Dit vonnis is gewezen door mr. R.A. Heblij, voorzitter, mr. P.M.F. Schreurs en mr. T.M. Weeda, rechters, in tegenwoordigheid van mr. J.P. Ponsteen, griffier, en is in het openbaar uitgesproken op 6 juni 2025.
Mr. Schreurs, mr. Weeda en mr. Ponsteen zijn niet in de gelegenheid dit vonnis mede te ondertekenen.
Leeswijzer
Deze bijlage maakt deel uit van het vonnis en bevat de bewijsmiddelen.
Wanneer hierna wordt verwezen naar dossierpagina’s, zijn dit pagina’s uit het dossier van de politie eenheid Oost-Nederland met onderzoeksnummer ON2R024051/OHM24. Tenzij hieronder anders wordt vermeld, wordt steeds verwezen naar bladzijden van een in de wettelijke vorm, door daartoe bevoegde personen, opgemaakt proces-verbaal.
1.
Het proces-verbaal van verdenking, pagina 24, voor zover inhoudende, zakelijk weergegeven:
Op zaterdag 10 augustus 2024 ontving de politie een melding dat in Vriezenveen een steekincident had plaats gevonden.
2.
Het proces-verbaal van aangifte van [slachtoffer 1] , pagina’s 62-63, voor zover inhoudende, zakelijk weergegeven:
Ik sprong vervolgens tussen [naam] en die meid en drukte met mijn rechterarm [verdachte]
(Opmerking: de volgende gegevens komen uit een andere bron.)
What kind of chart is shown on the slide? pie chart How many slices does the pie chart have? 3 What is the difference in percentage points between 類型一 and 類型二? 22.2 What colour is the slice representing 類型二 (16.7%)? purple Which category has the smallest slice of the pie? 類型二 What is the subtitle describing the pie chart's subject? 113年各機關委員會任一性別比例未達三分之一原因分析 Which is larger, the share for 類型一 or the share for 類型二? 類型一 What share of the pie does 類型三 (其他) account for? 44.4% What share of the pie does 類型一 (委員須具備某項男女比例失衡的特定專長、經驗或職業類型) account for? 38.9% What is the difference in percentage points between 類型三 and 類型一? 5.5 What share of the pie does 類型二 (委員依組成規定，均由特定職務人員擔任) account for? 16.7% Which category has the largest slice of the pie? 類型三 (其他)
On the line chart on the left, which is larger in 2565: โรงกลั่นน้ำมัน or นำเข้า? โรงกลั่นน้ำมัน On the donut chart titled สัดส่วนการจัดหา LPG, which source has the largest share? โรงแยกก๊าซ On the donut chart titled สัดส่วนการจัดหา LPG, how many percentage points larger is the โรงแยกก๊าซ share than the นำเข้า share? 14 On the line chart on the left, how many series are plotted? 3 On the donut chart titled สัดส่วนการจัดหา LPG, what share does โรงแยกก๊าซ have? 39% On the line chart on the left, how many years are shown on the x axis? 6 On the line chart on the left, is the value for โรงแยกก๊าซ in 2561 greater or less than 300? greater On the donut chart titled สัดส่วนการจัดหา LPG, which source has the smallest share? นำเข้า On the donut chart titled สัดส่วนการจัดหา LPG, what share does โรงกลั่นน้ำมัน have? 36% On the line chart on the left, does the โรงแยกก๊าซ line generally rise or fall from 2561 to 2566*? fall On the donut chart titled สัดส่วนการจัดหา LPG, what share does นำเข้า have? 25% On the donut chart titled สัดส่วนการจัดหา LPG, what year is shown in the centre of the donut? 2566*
weg en duwde hem tegen de muur. Ik voelde vervolgens een klap tegen mijn hoofd en
werd er dizzy van. Ineens voelde ik een hele scherpe brandende pijn in mijn hals. Ik draaide me om en voelde op een gegeven moment wat in mijn nek lopen. Ik voelde iets in mijn hals. Ik voelde mijn vinger verdwijnen in een soort gat. Het bloed spoot eruit. Ik zag dat [verdachte] op de parkeerplaats stond. Ik zag dat [verdachte] een groot mes in zijn handen had.
3.
Een ander geschrift als bedoeld in artikel 344, eerste lid, onder 5, Sv, te weten een schriftelijke verklaring van [getuige] , pagina 83, voor zover inhoudende, zakelijk weergegeven:
Ik zag dat [verdachte] naar de woonkamer ging, de televisie verplaatste en een mes pakte van achter de televisie.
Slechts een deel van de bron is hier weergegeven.